◆ YOUR INSTRUCTIONS ◆
Retype only the lines below from the one with "He-Man S2E9 - The Power Of Grayskull 2 3" to the one with "12 Wandoo Crescent, Westbrook, Qld 4350", inclusive, skipping every image.

◆ GIVEN RECORDS ◆
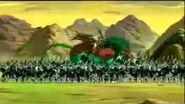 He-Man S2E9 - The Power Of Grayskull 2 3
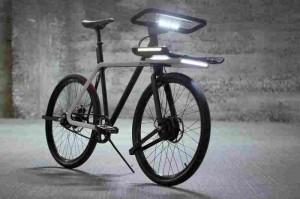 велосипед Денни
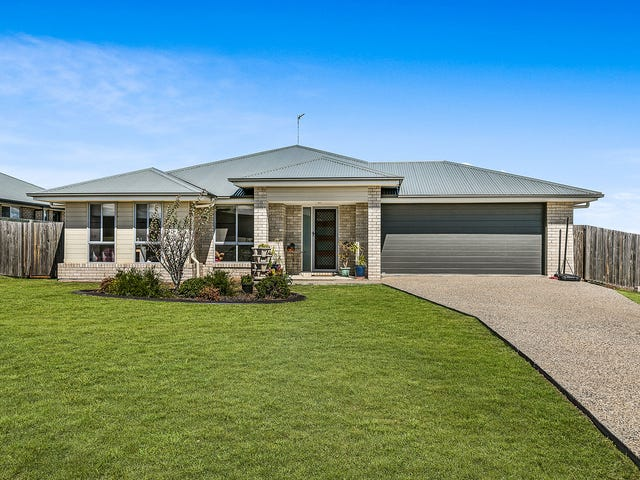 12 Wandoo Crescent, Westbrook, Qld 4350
...
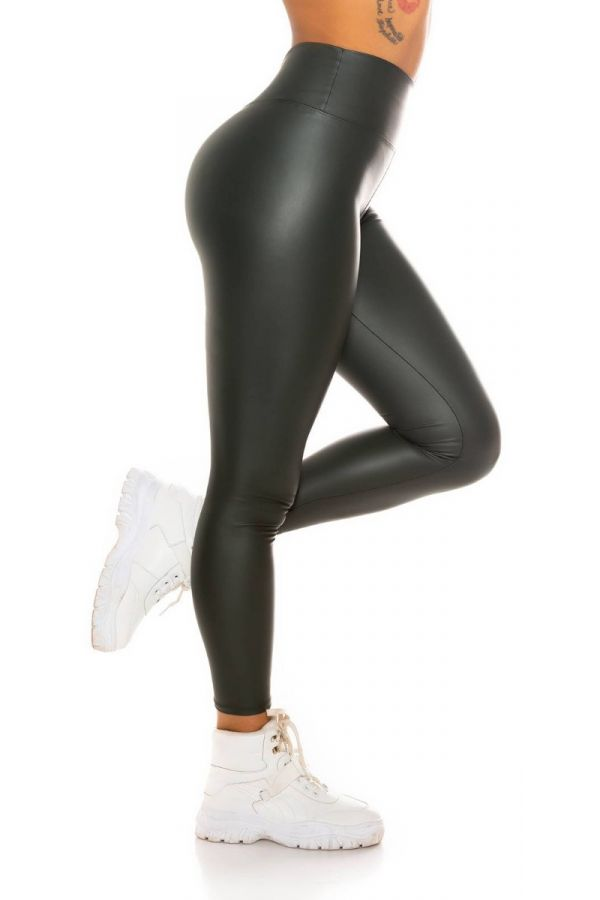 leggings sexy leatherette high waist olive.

◆ YOUR SOLUTION ◆
 He-Man S2E9 - The Power Of Grayskull 2 3
 велосипед Денни
 12 Wandoo Crescent, Westbrook, Qld 4350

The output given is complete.